The price of digital currency bitcoin dropped below the $10,000 level on Thursday on the first trading day of the month, after recording its worst monthly decline in four years in January amid increased scrutiny from regulators.
Bitcoin was trading at $9,549 by 05:52AM ET (10:52AM GMT) on the Bitfinex exchange. Bitcoin posted a monthly decline of 25.88% in January, the worst monthly performance since a fall of 31.34% in January 2015.
January is typically a bad month for bitcoin - the cryptocurrency has fallen in four out of five of the Januarys in the period between 2013 and 2017.
Bitcoin and rival cryptocurrencies have come under increased regulatory scrutiny in recent months, which is weighing on their price.
Bitcoin prices fell on Wednesday following reports that the U.S. Commodity Futures Trading Commission sent subpoenas to cryptocurrency exchange Bitfinex and Tether.
Tether is a company that issues a widely traded coin, which its claims is backed by U.S. dollars held in reserve, but has never provided any evidence to confirm this.
Meanwhile, Facebook said Tuesday that it will ban advertisements that "promote financial products and services that are frequently associated with misleading or deceptive promotional practices," including cryptocurrencies.
Cryptocurrencies are still reeling after hackers stole $530 million worth of virtual coins from Tokyo-based cryptocurrency exchange Coincheck last week, in one of the biggest-ever thefts of digital money.
Japan’s financial regulator has said that it will inspect all cryptocurrency exchanges in the wake of the hack and ordered Coincheck to improve its standards.
The theft has underlined security and regulatory concerns around digital currencies amid an exponential increase in demand and price during recent months.
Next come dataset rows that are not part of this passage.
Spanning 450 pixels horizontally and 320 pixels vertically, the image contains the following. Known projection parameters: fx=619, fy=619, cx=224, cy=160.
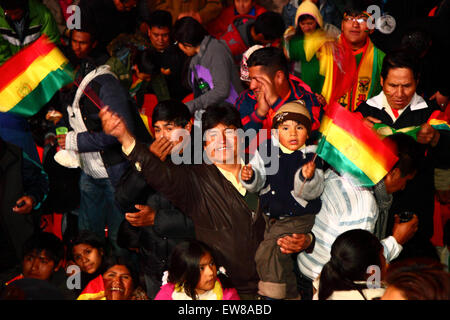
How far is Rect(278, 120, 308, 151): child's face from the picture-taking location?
4074 mm

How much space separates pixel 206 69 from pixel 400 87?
1.67 meters

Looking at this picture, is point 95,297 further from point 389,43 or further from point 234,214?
point 389,43

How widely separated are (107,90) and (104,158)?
0.54 m

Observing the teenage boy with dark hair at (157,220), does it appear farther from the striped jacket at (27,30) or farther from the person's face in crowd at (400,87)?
the striped jacket at (27,30)

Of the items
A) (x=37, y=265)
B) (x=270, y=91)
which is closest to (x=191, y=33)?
(x=270, y=91)

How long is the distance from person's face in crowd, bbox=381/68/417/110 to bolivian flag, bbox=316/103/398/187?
28.5 inches

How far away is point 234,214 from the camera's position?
4098mm

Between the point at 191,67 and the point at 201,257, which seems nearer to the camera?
the point at 201,257

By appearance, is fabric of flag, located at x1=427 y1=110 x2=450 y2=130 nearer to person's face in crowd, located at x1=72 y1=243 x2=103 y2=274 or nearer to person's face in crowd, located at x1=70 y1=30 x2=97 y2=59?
person's face in crowd, located at x1=72 y1=243 x2=103 y2=274

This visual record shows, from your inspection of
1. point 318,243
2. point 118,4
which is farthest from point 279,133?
point 118,4

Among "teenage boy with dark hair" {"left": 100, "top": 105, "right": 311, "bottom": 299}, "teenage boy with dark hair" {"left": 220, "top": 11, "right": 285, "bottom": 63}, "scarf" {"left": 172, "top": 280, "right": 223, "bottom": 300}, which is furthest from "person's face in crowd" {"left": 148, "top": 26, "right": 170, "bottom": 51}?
"scarf" {"left": 172, "top": 280, "right": 223, "bottom": 300}

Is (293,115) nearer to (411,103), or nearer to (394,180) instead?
(394,180)

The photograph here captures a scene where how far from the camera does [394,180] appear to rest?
399cm

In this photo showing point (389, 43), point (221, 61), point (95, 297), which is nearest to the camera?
point (95, 297)
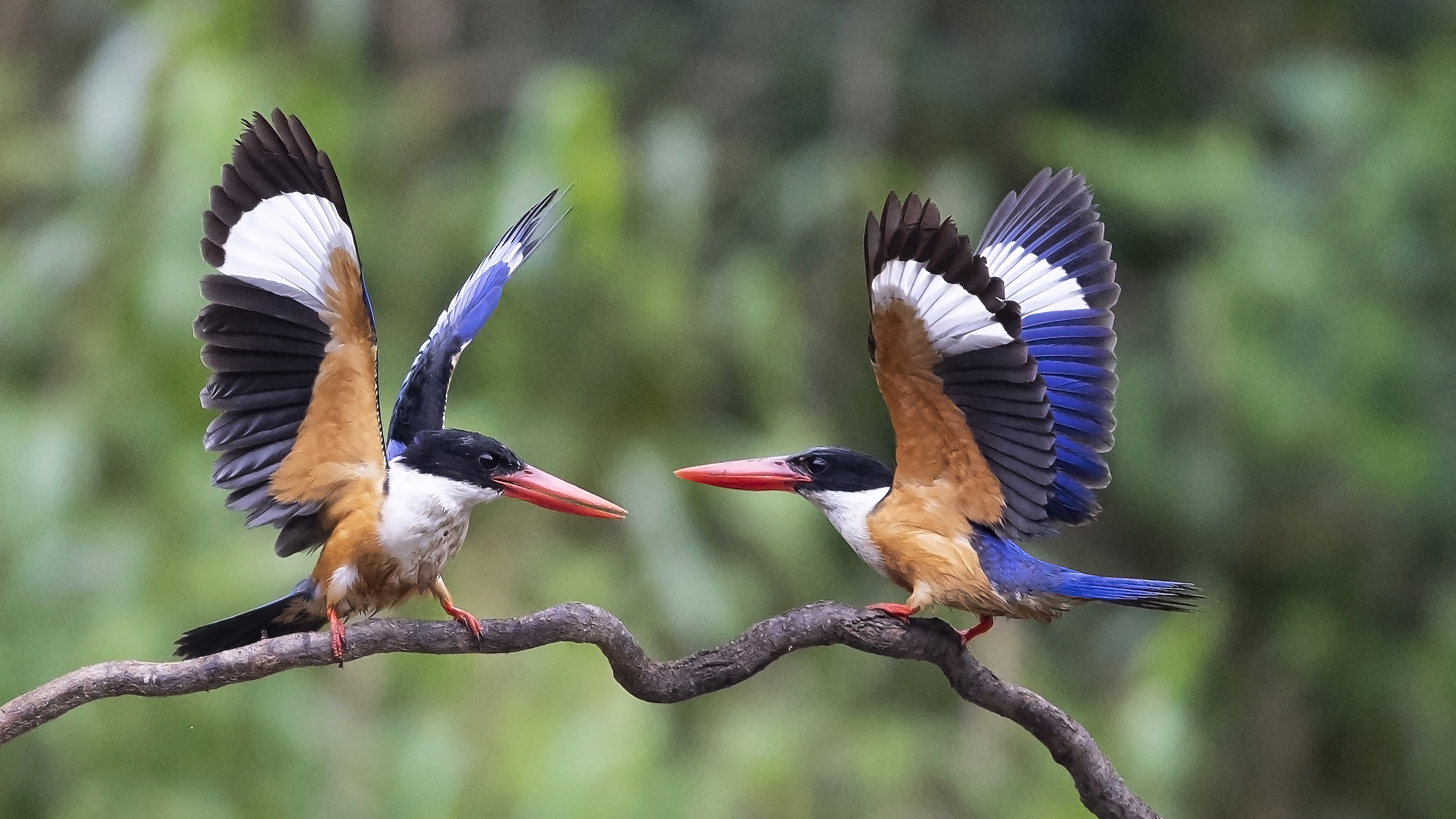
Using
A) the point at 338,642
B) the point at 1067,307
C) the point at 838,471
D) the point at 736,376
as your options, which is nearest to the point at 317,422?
the point at 338,642

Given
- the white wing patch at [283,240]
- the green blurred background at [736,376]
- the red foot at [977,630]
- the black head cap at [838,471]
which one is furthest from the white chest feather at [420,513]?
the green blurred background at [736,376]

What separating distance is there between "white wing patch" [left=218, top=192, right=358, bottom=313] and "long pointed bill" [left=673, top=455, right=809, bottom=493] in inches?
16.7

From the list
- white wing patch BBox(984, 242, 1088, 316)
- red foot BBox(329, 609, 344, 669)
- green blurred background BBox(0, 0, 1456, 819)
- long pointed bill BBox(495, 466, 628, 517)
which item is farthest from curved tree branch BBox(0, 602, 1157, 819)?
green blurred background BBox(0, 0, 1456, 819)

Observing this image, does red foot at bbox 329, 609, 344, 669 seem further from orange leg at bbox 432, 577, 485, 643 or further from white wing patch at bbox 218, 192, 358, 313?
white wing patch at bbox 218, 192, 358, 313

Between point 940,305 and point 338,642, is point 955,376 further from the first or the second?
point 338,642

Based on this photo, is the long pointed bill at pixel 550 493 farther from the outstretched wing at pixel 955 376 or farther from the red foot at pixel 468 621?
the outstretched wing at pixel 955 376

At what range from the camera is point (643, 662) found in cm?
128

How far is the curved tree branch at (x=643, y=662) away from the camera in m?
1.18

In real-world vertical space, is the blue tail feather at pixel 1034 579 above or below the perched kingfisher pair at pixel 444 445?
below

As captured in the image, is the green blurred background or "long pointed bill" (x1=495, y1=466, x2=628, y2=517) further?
the green blurred background

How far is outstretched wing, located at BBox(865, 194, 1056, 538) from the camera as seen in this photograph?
1296mm

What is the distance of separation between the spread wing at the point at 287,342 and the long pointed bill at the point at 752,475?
34cm

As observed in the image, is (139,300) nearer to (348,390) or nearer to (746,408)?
A: (746,408)

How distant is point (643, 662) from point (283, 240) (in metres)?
0.53
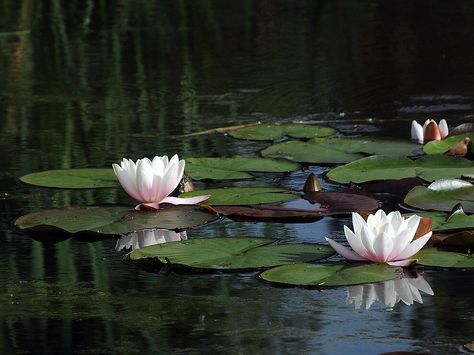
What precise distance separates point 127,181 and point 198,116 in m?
1.74

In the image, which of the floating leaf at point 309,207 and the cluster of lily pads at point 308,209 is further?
the floating leaf at point 309,207

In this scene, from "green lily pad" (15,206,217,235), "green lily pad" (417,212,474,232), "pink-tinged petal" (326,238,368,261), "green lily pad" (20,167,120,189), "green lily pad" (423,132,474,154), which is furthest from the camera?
"green lily pad" (423,132,474,154)

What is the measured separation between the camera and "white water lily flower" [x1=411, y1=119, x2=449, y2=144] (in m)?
3.95

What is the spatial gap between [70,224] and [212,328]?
2.90 ft

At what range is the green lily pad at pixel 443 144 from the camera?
3.81 m

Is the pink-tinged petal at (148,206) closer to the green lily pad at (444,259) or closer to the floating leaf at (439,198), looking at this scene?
the floating leaf at (439,198)

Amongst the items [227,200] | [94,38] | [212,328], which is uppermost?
[94,38]

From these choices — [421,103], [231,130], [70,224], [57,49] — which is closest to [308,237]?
[70,224]

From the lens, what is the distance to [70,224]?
3113 millimetres

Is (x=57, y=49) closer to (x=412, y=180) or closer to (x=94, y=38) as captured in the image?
(x=94, y=38)

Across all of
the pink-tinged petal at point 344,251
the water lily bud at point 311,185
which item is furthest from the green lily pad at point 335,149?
the pink-tinged petal at point 344,251

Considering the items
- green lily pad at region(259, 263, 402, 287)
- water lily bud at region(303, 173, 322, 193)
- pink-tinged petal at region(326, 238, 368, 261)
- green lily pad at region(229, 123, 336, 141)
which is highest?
green lily pad at region(229, 123, 336, 141)

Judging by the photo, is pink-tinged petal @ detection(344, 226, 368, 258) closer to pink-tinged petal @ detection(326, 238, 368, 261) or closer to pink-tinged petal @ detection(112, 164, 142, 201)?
pink-tinged petal @ detection(326, 238, 368, 261)

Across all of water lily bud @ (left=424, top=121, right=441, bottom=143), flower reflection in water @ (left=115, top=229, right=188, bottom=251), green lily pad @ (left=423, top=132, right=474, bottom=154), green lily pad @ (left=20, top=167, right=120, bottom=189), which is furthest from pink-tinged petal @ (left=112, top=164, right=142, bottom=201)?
water lily bud @ (left=424, top=121, right=441, bottom=143)
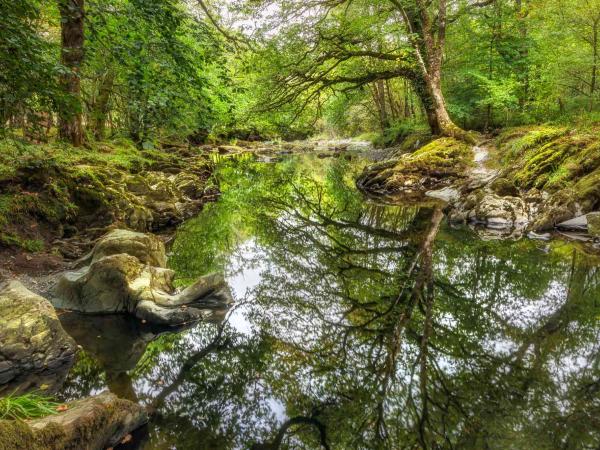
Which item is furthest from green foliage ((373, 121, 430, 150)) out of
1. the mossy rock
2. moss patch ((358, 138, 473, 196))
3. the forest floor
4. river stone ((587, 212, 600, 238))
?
the forest floor

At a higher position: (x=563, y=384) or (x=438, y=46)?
(x=438, y=46)

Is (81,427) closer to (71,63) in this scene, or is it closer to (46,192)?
(71,63)

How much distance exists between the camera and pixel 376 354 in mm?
4543

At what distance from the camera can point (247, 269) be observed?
25.9 feet

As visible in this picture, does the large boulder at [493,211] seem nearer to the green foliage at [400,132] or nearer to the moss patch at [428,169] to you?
the moss patch at [428,169]

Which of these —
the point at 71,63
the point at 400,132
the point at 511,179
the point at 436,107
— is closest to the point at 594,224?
the point at 511,179

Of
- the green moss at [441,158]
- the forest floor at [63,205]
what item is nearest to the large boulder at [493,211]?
the green moss at [441,158]

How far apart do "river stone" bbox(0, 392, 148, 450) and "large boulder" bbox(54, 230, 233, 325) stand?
225cm

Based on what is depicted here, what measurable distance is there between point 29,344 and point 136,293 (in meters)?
1.73

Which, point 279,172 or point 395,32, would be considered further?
point 279,172

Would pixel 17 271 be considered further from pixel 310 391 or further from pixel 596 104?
pixel 596 104

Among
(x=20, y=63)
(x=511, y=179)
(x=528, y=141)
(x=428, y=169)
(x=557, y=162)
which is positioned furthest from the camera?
(x=428, y=169)

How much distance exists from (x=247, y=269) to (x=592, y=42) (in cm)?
1320

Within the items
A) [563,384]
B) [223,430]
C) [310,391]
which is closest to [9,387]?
[223,430]
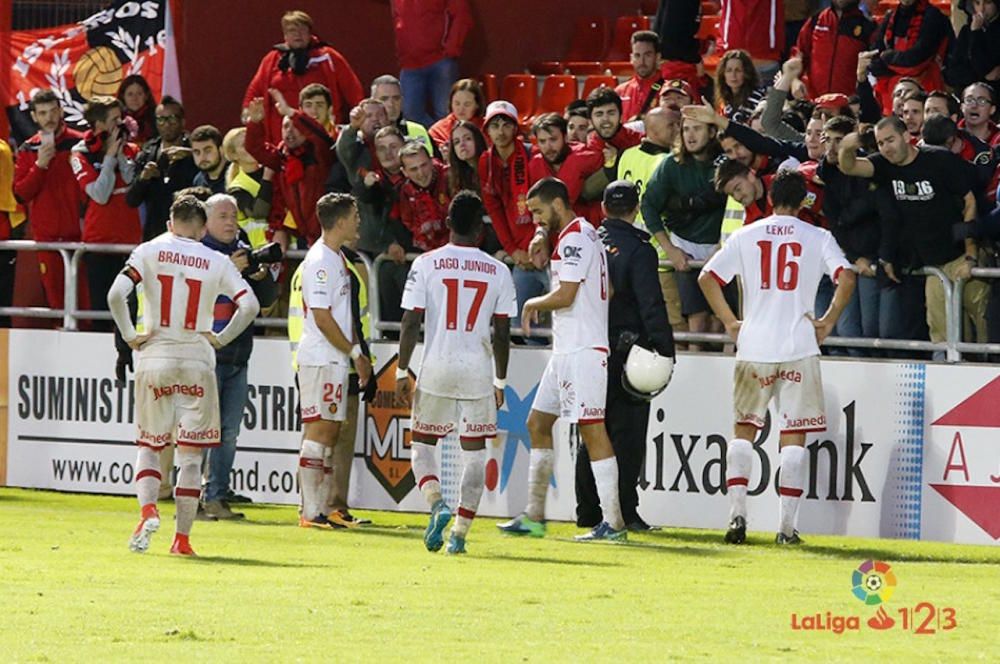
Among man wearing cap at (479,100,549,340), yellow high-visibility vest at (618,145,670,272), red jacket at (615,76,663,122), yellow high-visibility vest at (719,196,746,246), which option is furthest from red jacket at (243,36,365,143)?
yellow high-visibility vest at (719,196,746,246)

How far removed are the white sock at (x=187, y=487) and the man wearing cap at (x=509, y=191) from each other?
375 centimetres

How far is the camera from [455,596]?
432 inches

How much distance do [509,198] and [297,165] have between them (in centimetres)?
196

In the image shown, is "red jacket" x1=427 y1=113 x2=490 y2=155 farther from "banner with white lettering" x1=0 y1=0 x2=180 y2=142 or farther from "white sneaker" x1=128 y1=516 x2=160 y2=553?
"white sneaker" x1=128 y1=516 x2=160 y2=553

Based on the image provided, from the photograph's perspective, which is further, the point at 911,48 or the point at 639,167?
the point at 911,48

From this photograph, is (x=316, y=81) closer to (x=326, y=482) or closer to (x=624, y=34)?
(x=624, y=34)

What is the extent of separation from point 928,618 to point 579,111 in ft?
24.2

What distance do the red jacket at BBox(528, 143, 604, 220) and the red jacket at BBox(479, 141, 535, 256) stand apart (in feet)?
0.37

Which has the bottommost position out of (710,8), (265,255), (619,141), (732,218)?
(265,255)

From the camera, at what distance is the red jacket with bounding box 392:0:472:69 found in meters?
19.9

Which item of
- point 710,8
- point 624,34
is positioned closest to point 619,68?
point 624,34

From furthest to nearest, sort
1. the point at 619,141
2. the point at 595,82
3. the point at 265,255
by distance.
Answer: the point at 595,82 < the point at 619,141 < the point at 265,255

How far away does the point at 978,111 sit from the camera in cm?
1539

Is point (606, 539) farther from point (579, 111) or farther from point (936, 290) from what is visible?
point (579, 111)
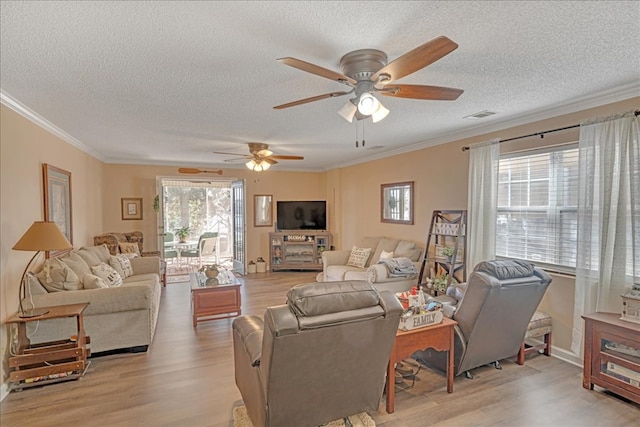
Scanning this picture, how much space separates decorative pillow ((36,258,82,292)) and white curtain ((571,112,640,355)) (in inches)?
191

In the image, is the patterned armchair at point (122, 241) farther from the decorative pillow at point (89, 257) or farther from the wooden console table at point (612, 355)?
the wooden console table at point (612, 355)

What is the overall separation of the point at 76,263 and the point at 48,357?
1159 millimetres

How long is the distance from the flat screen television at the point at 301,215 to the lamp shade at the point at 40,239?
201 inches

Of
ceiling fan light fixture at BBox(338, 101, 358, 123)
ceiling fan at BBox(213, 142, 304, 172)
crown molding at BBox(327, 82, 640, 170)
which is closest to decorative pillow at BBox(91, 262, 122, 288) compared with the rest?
ceiling fan at BBox(213, 142, 304, 172)

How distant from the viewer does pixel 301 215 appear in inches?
311

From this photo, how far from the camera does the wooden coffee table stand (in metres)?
4.36

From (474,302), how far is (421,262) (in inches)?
95.3

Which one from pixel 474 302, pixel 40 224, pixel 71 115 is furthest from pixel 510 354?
pixel 71 115

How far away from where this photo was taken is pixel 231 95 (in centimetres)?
295

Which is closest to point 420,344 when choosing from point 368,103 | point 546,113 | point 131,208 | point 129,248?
point 368,103

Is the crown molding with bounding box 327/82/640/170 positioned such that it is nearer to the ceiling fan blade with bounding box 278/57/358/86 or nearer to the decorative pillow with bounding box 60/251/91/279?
the ceiling fan blade with bounding box 278/57/358/86

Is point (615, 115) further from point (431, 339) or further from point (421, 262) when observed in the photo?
point (421, 262)

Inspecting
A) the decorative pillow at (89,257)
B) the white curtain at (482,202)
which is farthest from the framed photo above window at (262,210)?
the white curtain at (482,202)

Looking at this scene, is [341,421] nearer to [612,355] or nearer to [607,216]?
[612,355]
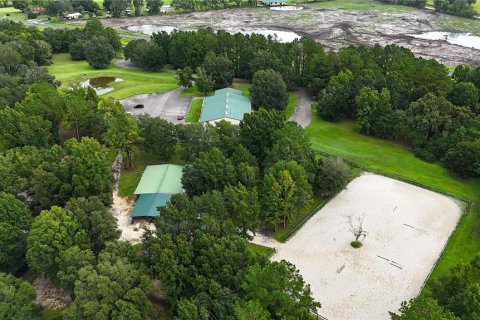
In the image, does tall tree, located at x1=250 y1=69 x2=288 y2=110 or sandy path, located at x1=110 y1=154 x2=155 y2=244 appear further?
tall tree, located at x1=250 y1=69 x2=288 y2=110

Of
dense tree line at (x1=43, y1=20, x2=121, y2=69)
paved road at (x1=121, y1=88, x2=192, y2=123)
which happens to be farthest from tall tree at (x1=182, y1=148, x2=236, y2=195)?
dense tree line at (x1=43, y1=20, x2=121, y2=69)

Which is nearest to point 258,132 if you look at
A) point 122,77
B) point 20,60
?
point 122,77

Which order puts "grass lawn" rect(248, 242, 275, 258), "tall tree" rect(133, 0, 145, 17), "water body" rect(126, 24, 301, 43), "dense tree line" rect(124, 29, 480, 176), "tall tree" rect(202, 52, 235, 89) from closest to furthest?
"grass lawn" rect(248, 242, 275, 258)
"dense tree line" rect(124, 29, 480, 176)
"tall tree" rect(202, 52, 235, 89)
"water body" rect(126, 24, 301, 43)
"tall tree" rect(133, 0, 145, 17)

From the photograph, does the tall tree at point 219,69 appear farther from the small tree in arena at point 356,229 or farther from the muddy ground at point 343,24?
the small tree in arena at point 356,229

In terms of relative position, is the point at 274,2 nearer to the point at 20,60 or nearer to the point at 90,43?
the point at 90,43

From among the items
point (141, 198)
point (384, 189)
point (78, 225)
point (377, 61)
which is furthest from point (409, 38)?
point (78, 225)

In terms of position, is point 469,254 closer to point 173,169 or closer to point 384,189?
point 384,189

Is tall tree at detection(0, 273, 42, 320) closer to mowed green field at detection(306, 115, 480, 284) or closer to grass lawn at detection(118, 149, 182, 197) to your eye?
grass lawn at detection(118, 149, 182, 197)
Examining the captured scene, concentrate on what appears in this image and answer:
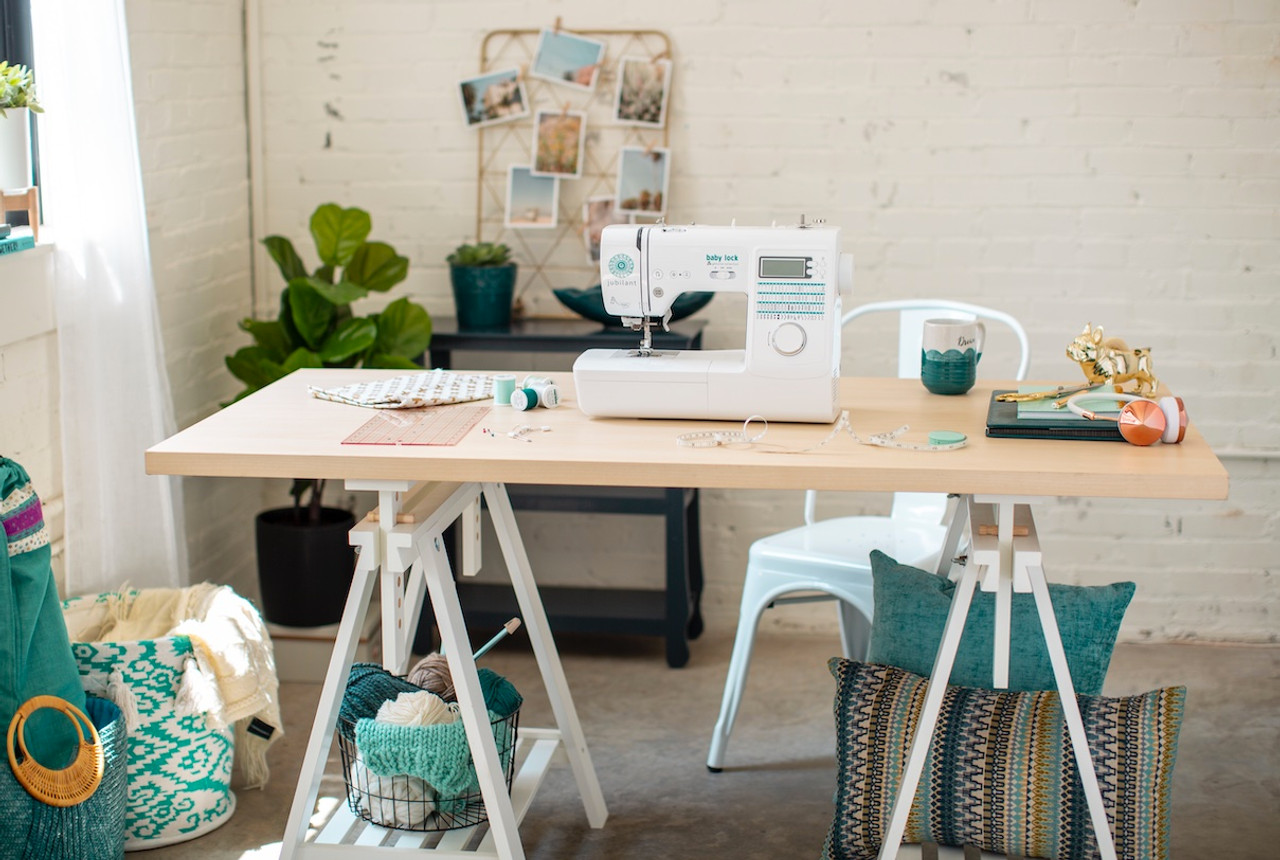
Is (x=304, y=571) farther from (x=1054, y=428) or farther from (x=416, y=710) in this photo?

In South Korea, new measures banning the use of anonymous bank accounts in cryptocurrency trading came into effect on Tuesday. The measures are aimed at preventing digital currencies from being used for money laundering and other illegal activities.
On Thursday, Indian Finance Minister Arun Jaitley pledged a crackdown on the use of cryptocurrencies for illicit purposes, stressing the government does not consider them to be legal tender.
Ethereum, the world’s second largest cryptocurrency by market cap, traded down around 0.47% at $1,091.70 on the Bitfinex exchange.
The third largest cryptocurrency Ripple fell around 5.45% to $1.04 on the Poloniex exchange.